Tem uma hora em que dão os restos de sopa de repolho para o escudeiro.

-Tome, tudo isto é seu. A sopa toda. - riam os cozinheiros.

- Quanta sopa! - retruca Gurdulu em seu entusiasmo de sempre - Tudo sopa!

- Oh, não Gurdulu! Ele novamente se identificou com o objeto que viu e pensa agora que ele é a sopa - retruca o hortelão - nao é a sopa que deve comer você, é você que deve comer a sopa.

Tarde demais, porque Gurdulu já estava enchardo de sopa, escorrendo pela barba com a panela cheia de crostas de gordura na cabeça. "Tudo sopa!" ele gritava. E vendo isso, o jovem teve medo de que ele estivesse certo e que todo o mundo ao redor deles inclusive ele fosse sopa.

Sobre todos os personagens, alegorias que vi no último conto, até minha cabeça deu voltas.
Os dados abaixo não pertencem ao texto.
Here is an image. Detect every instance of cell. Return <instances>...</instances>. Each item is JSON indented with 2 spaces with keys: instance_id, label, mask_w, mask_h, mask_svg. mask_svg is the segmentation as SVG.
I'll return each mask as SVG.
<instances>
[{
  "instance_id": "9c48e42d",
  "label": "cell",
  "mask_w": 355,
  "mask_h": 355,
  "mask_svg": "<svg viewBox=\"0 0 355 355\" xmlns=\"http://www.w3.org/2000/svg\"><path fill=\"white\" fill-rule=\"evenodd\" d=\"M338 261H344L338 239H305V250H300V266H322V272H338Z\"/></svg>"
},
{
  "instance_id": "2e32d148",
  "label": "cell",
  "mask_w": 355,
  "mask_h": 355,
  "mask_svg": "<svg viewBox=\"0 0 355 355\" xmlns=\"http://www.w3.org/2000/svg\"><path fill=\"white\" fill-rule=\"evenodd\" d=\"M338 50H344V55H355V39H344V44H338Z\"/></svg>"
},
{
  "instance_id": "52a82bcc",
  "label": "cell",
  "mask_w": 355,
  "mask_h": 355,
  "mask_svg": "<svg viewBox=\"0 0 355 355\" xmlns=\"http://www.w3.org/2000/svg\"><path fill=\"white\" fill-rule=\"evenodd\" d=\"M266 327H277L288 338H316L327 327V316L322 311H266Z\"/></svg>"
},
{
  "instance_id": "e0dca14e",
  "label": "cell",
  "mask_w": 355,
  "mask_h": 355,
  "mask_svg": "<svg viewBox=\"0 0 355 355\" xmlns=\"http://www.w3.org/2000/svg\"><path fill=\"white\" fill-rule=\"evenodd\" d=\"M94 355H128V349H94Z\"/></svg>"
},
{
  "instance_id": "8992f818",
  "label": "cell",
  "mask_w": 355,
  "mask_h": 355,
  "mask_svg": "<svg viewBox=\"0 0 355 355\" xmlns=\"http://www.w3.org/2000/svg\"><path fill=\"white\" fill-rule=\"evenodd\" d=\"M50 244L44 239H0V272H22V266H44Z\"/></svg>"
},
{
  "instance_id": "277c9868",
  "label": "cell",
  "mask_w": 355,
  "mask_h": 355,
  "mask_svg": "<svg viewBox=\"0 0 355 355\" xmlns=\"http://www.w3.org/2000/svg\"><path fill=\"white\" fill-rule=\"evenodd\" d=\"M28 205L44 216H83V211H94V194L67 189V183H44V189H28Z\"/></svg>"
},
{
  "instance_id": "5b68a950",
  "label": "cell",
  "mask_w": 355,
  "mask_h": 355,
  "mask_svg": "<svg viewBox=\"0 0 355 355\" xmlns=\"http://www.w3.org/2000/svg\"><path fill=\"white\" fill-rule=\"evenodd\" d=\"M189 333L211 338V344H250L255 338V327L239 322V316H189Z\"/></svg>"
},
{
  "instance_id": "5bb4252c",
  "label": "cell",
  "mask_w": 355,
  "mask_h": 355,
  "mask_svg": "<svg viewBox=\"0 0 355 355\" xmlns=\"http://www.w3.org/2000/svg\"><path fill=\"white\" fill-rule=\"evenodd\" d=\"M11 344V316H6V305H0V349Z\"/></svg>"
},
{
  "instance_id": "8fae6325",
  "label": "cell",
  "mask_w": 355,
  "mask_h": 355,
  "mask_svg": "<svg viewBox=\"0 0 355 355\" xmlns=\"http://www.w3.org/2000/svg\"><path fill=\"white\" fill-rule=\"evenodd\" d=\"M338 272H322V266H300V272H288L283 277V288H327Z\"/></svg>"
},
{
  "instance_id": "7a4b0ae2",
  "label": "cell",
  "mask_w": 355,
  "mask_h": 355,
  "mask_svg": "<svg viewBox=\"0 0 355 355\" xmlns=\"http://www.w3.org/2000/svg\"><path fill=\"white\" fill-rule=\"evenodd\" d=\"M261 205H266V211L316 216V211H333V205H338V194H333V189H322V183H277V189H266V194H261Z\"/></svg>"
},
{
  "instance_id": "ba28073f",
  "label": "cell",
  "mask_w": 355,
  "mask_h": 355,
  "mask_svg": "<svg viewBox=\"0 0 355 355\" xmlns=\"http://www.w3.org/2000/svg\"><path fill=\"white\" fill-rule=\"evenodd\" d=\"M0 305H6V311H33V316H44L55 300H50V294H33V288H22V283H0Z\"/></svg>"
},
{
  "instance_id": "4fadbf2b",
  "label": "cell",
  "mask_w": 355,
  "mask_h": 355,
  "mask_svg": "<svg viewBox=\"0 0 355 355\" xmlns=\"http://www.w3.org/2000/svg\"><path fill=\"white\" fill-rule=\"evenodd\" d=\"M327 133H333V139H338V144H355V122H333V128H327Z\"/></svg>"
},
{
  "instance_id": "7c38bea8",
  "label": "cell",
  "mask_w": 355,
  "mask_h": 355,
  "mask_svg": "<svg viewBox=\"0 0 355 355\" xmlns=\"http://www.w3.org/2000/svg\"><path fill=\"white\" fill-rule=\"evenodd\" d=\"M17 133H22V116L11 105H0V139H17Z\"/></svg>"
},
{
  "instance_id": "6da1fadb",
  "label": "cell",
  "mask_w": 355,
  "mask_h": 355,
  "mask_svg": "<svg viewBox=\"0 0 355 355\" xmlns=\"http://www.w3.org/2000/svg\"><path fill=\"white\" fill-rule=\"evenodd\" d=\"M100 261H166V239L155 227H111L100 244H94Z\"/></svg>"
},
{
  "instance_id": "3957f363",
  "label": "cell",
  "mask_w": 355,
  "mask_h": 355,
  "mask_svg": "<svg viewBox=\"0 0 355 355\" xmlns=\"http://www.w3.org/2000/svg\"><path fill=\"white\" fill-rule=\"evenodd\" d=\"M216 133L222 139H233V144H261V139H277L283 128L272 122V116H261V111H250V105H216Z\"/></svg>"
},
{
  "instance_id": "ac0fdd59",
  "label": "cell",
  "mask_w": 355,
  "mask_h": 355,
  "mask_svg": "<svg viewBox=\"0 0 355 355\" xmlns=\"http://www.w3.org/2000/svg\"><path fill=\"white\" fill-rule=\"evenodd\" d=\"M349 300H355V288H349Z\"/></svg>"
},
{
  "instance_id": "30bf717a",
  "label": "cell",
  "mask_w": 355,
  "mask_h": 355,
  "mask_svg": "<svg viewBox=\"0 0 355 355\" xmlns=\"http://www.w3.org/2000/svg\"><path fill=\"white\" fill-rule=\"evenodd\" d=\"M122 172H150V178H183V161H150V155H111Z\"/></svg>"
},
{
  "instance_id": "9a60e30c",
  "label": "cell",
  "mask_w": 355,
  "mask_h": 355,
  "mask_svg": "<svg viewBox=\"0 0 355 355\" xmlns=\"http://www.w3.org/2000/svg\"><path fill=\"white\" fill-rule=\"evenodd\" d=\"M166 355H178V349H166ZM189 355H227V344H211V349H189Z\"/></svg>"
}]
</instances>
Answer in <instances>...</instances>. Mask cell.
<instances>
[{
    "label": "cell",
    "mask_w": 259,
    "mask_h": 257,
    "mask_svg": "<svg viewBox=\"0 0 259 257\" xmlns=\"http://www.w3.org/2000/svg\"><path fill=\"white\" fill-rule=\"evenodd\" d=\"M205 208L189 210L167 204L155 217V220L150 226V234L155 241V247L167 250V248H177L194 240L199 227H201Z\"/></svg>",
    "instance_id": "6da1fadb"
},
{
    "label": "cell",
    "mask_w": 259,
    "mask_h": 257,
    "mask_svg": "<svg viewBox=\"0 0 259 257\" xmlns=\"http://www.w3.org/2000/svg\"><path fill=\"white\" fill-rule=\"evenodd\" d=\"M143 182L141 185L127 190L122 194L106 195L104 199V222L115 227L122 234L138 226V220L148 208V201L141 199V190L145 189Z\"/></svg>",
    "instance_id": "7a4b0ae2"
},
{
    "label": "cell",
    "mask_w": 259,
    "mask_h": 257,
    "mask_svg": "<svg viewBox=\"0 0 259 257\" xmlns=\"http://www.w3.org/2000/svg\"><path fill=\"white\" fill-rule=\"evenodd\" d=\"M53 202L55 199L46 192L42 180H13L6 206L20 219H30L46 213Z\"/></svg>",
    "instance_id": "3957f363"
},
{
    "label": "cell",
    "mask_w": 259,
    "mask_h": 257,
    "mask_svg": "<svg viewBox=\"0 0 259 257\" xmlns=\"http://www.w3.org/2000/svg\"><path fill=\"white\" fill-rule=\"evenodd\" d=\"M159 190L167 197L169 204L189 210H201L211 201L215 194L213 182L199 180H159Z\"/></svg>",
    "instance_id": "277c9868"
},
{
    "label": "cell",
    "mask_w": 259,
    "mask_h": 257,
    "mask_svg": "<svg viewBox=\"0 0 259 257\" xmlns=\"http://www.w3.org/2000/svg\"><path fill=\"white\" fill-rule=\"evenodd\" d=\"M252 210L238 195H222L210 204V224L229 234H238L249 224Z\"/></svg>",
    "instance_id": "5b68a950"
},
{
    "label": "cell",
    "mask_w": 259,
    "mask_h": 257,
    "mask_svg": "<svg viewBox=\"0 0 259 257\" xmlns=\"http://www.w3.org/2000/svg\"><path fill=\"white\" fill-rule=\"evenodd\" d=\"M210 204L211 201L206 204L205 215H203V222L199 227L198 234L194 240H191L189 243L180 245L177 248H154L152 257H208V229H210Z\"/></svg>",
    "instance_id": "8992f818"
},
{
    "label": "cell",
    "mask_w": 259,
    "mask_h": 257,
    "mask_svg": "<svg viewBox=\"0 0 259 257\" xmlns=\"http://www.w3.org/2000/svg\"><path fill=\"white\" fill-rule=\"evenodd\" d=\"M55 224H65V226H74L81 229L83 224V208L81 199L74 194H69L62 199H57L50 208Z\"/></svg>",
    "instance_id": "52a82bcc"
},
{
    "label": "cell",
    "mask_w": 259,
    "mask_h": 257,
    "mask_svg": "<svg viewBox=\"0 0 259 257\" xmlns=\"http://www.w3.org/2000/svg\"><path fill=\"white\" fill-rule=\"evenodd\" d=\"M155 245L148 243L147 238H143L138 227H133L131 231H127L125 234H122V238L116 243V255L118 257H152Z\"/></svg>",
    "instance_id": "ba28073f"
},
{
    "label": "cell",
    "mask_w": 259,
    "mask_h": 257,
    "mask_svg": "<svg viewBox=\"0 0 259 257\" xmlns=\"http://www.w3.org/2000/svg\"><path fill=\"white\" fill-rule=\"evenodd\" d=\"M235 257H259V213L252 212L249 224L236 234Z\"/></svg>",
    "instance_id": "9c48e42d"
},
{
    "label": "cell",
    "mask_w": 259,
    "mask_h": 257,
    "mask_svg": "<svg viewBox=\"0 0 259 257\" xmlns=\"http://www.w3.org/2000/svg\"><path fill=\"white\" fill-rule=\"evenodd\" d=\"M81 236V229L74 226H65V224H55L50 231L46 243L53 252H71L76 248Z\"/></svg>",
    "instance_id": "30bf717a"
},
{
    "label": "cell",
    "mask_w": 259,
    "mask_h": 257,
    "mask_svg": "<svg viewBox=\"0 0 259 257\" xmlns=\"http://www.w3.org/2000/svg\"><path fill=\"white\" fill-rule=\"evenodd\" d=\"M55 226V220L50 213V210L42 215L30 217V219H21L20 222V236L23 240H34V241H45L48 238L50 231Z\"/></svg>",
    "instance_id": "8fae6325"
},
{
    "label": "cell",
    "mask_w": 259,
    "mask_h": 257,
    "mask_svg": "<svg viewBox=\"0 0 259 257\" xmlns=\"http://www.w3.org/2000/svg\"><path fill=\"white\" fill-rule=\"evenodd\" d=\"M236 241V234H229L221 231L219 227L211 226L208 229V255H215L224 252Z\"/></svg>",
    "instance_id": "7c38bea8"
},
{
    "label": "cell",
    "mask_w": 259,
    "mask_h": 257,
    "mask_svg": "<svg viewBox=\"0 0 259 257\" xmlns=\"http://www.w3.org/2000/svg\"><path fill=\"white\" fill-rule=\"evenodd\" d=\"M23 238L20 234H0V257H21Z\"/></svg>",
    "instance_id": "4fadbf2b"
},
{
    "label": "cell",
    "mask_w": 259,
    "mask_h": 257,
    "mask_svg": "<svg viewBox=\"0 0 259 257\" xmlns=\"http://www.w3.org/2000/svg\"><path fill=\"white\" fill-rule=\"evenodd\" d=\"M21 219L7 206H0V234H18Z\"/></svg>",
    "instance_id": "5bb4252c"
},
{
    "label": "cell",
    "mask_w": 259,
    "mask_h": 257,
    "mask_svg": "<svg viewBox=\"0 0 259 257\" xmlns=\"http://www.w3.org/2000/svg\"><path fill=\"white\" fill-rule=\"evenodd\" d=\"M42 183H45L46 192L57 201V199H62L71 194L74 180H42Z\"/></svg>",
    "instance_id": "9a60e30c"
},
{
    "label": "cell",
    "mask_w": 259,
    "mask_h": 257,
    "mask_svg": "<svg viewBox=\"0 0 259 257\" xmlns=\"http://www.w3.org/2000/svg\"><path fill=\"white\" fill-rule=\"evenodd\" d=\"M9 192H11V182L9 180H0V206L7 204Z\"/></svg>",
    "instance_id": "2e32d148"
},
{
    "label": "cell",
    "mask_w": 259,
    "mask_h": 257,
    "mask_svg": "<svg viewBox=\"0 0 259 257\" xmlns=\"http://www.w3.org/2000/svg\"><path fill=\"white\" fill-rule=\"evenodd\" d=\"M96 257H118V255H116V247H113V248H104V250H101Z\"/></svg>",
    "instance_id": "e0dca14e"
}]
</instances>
As vezes me vejo no jovem, outras no cavaleiro, outras em Gurdulu. E o medo do jovem de que "tudo seja sopa" inclusive eu também me toma, pois Calvino diz que encontrar o cavaleiro inexistente pelo mundo é fácil.

Definitivamente aquele autor com cara de Mr. Bean ("Por que ler os clássicos?"? essa é boa!) deve estar dando risada desta leitora.[/quote]
 
Eu li " O visconde partido ao meio" .Muito bom, dá para pensar bastante, Mosttra como ninguém pode ser completamente bom nem completamente mal, me fez refletir sobre a dualidade entre o bem e o mal e as doses certas de cada coisa.gostei muito.
Vou ler agora "As cidades invisíveis", que também tem cara de ser super demais.